VIBE: Visual Instruction Based Editor

VIBE

🌐 Project Page | πŸ“œ Paper on arXiv | Github | πŸ€— Space | πŸ€— VIBE-Image-Edit-DistilledCFG |

VIBE is a powerful open-source framework for text-guided image editing. It leverages the efficiency of the Sana1.5-1.6B diffusion model and the visual understanding capabilities of Qwen3-VL-2B-Instruct to provide exceptionally fast and high-quality, instruction-based image manipulation.

We also provide a faster, CFG-distilled version of this model available at VIBE-Image-Edit-DistilledCFG.

Model Details

  • Name: VIBE
  • Task: Text-Guided Image Editing
  • Architecture:
    • Diffusion Backbone: Sana1.5 (1.6B parameters) with Linear Attention.
    • Condition Encoder: Qwen3-VL (2B parameters) for multimodal understanding.
  • Framework: Built on diffusers and transformers.
  • Model precision: torch.bfloat16 (BF16)
  • Model resolution: This model is developed to edit up to 2048px images with multi-scale heigh and width.

Features

  • Text-Guided Editing: Edit images using natural language instructions (e.g., "Add a cat on the sofa").
  • Compact & Efficient: Combines a 1.6B parameter diffusion model with a 2B parameter encoder for a lightweight footprint.
  • High-Speed Inference: Utilizes Sana1.5's linear attention mechanism for rapid generation.
  • Multimodal Understanding: Qwen3-VL ensures strong alignment between visual content and text instructions.
  • Text-to-Image support.

Inference Requirements

  • vibe library
pip install git+https://github.com/ai-forever/VIBE
  • requirements for vibe library:
pip install transformers==4.57.1 torchvision==0.21.0 torch==2.6.0 diffusers==0.33.1 loguru==0.7.3

Quick start

from PIL import Image
import requests
from io import BytesIO
from huggingface_hub import snapshot_download

from vibe.editor import ImageEditor

# Download model
model_path = snapshot_download(
    repo_id="iitolstykh/VIBE-Image-Edit",
    repo_type="model",
)

# Load model
editor = ImageEditor(
    checkpoint_path=model_path,
    image_guidance_scale=1.2,
    guidance_scale=4.5,
    num_inference_steps=20,
    device="cuda:0",
)

# Download test image
resp = requests.get('https://image.civitai.com/xG1nkqKTMzGDvpLrqFT7WA/3f58a82a-b4b4-40c3-a318-43f9350fcd02/original=true,quality=90/115610275.jpeg')
image = Image.open(BytesIO(resp.content))

# Generate edited image
edited_image = editor.generate_edited_image(
    instruction="let this case swim in the river",
    conditioning_image=image,
    num_images_per_prompt=1,
)[0]

edited_image.save(f"edited_image.jpg", quality=100)

» **Aim A**: Reproduce the rows verbatim, starting at the line that contains "From the presented" and ending with the final line of the rows.
The VIBE page and the rows are unrelated material.

[Spatial question records]
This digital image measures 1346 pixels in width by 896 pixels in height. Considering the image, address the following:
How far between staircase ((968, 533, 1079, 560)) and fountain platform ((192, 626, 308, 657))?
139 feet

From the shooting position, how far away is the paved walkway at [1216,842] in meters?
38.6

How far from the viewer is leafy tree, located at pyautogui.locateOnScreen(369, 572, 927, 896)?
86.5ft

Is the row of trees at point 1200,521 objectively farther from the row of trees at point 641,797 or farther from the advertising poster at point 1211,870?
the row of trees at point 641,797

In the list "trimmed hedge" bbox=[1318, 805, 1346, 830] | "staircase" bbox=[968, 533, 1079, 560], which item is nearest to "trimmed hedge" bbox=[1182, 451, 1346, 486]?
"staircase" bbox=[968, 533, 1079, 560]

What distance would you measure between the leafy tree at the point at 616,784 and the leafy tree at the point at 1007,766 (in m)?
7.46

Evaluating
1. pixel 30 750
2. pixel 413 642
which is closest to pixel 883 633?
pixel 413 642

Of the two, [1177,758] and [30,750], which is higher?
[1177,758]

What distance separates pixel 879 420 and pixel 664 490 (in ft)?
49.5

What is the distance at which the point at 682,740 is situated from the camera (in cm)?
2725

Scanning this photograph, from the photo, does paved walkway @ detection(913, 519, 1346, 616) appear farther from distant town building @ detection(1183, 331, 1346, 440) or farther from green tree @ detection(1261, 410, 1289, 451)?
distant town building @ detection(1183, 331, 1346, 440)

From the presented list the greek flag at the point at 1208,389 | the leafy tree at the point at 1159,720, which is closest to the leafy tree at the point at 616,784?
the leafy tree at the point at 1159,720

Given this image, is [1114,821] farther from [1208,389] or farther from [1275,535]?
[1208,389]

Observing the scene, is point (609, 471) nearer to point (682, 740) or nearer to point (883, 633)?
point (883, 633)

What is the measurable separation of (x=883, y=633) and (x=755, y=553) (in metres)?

» **Aim B**: List every package that the VIBE page pins to a specific version in its install requirements, with the version given for each.

» **Expected output A**:
From the presented list the greek flag at the point at 1208,389 | the leafy tree at the point at 1159,720, which is closest to the leafy tree at the point at 616,784?
the leafy tree at the point at 1159,720

Given this image, is [1114,821] farther from [1208,389] or farther from [1275,535]?
[1208,389]

Observing the scene, is point (609, 471) nearer to point (682, 740) or nearer to point (883, 633)?
point (883, 633)

What is the measurable separation of (x=883, y=633) and (x=755, y=553) (in metres)?

» **Expected output B**:
transformers==4.57.1
torchvision==0.21.0
torch==2.6.0
diffusers==0.33.1
loguru==0.7.3